Convolution goes higher-order: a biologically inspired mechanism empowers image classification

We propose a novel approach to image classification inspired by complex nonlinear biological visual processing, whereby classical convolutional neural networks (CNNs) are equipped with learnable higher-order convolutions. Our model incorporates a Volterra-like expansion of the convolution operator, capturing multiplicative interactions akin to those observed in early and advanced stages of biological visual processing. We evaluated this approach on synthetic datasets by measuring sensitivity to testing higher-order correlations and performance in standard benchmarks (MNIST, FashionMNIST, CIFAR10, CIFAR100 and Imagenette). Our architecture outperforms traditional CNN baselines, and achieves optimal performance with expansions up to 3rd/4th order, aligning remarkably well with the distribution of pixel intensities in natural images. Through systematic perturbation analysis, we validate this alignment by isolating the contributions of specific image statistics to model performance, demonstrating how different orders of convolution process distinct aspects of visual information. Furthermore, Representational Similarity Analysis reveals distinct geometries across network layers, indicating qualitatively different modes of visual information processing. Our work bridges neuroscience and deep learning, offering a path towards more effective, biologically inspired computer vision models. It provides insights into visual information processing and lays the groundwork for neural networks that better capture complex visual patterns, particularly in resource-constrained scenarios.

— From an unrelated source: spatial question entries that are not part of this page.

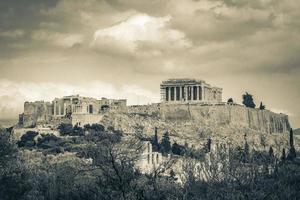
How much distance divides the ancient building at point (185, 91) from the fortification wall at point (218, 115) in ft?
11.4

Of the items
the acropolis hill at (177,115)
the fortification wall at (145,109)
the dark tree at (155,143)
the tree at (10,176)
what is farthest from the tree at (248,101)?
the tree at (10,176)

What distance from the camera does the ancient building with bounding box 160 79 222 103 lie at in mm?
165375

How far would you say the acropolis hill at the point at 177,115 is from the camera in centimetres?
14725

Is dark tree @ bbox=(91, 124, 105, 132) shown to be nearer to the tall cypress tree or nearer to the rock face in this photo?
the rock face

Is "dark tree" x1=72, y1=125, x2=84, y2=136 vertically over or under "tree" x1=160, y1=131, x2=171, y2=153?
over

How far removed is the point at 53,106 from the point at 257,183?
97.1 metres

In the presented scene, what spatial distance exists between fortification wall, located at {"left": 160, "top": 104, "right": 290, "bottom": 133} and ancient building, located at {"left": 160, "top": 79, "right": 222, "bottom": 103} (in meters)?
3.49

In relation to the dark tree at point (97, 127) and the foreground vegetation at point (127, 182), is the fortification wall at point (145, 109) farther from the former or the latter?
the foreground vegetation at point (127, 182)

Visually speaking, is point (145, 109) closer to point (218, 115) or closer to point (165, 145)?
point (218, 115)

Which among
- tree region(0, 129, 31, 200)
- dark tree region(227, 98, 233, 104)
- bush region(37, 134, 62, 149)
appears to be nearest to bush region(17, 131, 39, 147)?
bush region(37, 134, 62, 149)

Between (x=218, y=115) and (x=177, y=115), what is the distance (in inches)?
405

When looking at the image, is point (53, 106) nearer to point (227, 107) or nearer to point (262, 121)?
point (227, 107)

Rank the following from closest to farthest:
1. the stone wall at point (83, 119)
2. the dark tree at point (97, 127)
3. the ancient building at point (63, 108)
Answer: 1. the dark tree at point (97, 127)
2. the stone wall at point (83, 119)
3. the ancient building at point (63, 108)

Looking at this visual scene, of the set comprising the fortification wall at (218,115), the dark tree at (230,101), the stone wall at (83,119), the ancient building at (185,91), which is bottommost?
the stone wall at (83,119)
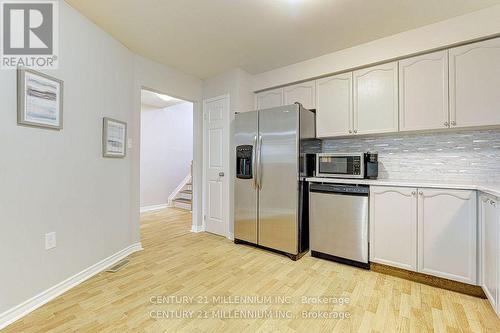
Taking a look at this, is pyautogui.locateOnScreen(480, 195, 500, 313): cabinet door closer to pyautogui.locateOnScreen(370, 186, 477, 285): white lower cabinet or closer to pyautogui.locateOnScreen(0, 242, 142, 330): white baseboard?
pyautogui.locateOnScreen(370, 186, 477, 285): white lower cabinet

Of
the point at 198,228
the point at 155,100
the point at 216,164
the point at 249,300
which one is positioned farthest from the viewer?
the point at 155,100

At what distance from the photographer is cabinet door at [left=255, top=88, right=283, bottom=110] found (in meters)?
3.31

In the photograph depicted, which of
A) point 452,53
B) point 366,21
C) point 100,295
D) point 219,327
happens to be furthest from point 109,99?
point 452,53

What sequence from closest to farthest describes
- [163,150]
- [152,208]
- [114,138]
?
[114,138] → [152,208] → [163,150]

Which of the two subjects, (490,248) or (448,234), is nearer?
(490,248)

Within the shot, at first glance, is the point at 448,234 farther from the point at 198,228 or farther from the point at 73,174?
the point at 73,174

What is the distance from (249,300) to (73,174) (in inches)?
74.1

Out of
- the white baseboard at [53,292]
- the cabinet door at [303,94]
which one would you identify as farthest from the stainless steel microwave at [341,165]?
the white baseboard at [53,292]

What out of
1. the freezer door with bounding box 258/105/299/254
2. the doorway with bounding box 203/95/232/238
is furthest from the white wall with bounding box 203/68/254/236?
the freezer door with bounding box 258/105/299/254

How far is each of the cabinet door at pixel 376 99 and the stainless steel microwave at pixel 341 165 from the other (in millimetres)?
357

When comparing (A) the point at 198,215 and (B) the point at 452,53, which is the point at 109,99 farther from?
(B) the point at 452,53

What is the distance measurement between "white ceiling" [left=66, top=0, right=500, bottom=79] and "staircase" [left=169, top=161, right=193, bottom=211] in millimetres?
3465

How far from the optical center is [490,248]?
1.68 metres

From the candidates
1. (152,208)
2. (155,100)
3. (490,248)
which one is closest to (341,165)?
(490,248)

翻译：我们提出了一种受复杂非线性生物视觉处理启发的图像分类新方法，该方法为经典卷积神经网络（CNN）配备了可学习的高阶卷积。我们的模型采用了类Volterra展开的卷积算子，捕捉类似于生物视觉处理早期和高级阶段中观察到的乘法交互作用。我们通过在合成数据集上测量对测试高阶相关性的敏感性以及在标准基准测试（MNIST、FashionMNIST、CIFAR10、CIFAR100和Imagenette）中的性能来评估该方法。我们的架构优于传统CNN基线，并在高达三阶/四阶的展开时达到最佳性能，这与自然图像中像素强度的分布高度吻合。通过系统性的扰动分析，我们通过分离特定图像统计量对模型性能的贡献来验证这种一致性，展示了不同阶数的卷积如何处理视觉信息的不同方面。此外，表征相似性分析揭示了网络各层间不同的几何结构，表明存在性质不同的视觉信息处理模式。我们的工作架起了神经科学与深度学习之间的桥梁，为开发更高效、受生物学启发的计算机视觉模型提供了一条路径。它增进了对视觉信息处理的理解，并为构建能更好捕捉复杂视觉模式（尤其在资源受限场景下）的神经网络奠定了基础。